Prime: Nikkor 50/1.8 D

Very light, very small, very cheap. Of course excellent image quality since it’s so easy to build optically and mechanically. The fast aperture is useful for depth-of-field isolation in portraits. This lens costs just about nothing and is a very good portrait lens (on DX) and a very good normal lens (on FX). The comparable portrait lens Nikkor 85/1.8 for FX cameras is much heavier and more expensive. I find the overrated Nikkor 35/1.8 DX to be much less useful. It is a normal lens on DX but the fast aperture give too little depth-of-field for ‘normal’ shots so I use the 18-55 and its VR instead for the same available light and better DOF. And for portraits, it’s too wide anyway.

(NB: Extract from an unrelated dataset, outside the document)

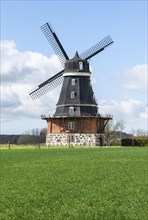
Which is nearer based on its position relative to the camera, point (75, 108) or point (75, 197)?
point (75, 197)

Sometimes used: Tamron 200-500/5-6.3

The Tamron 200-500 is excellent when reach is the primary selection factor. But it is indeed big – both in size and weight. And it lacks VR (VC as Tamron calls it) and is thus used mostly on a tripod (or at least a monopod). The tripod collar is in the right place to make it balance nicely with a D70 as well as a D3x. For slightly less reach and superior handling, the 28-300 is used much more often.

Seldom used: Nikkor 24-70/2.8

Came with the D3x and has very good image quality but weighs a ton and is ergonomically a disaster. Doesn’t even have VR, so the practical image quality in dim light conditions is clearly not so good. The size and weight of a major telephoto lens but a very narrow range for its appearance. The opposite of the Tamron 28-300 above.

Not used: Nikkor 18-70/3.5-4.5

Came with the D70 but is heavier than the 18-55 and lacks VR. Not fun wide open due to heavy vignetting.

Again, lenses are a very personal choice. The best overall review of Nikkor lenses is, in my opinion, this one. Make sure you have the lenses that suit your needs and interests, not those of the manufacturers, camera testers, or other photographers.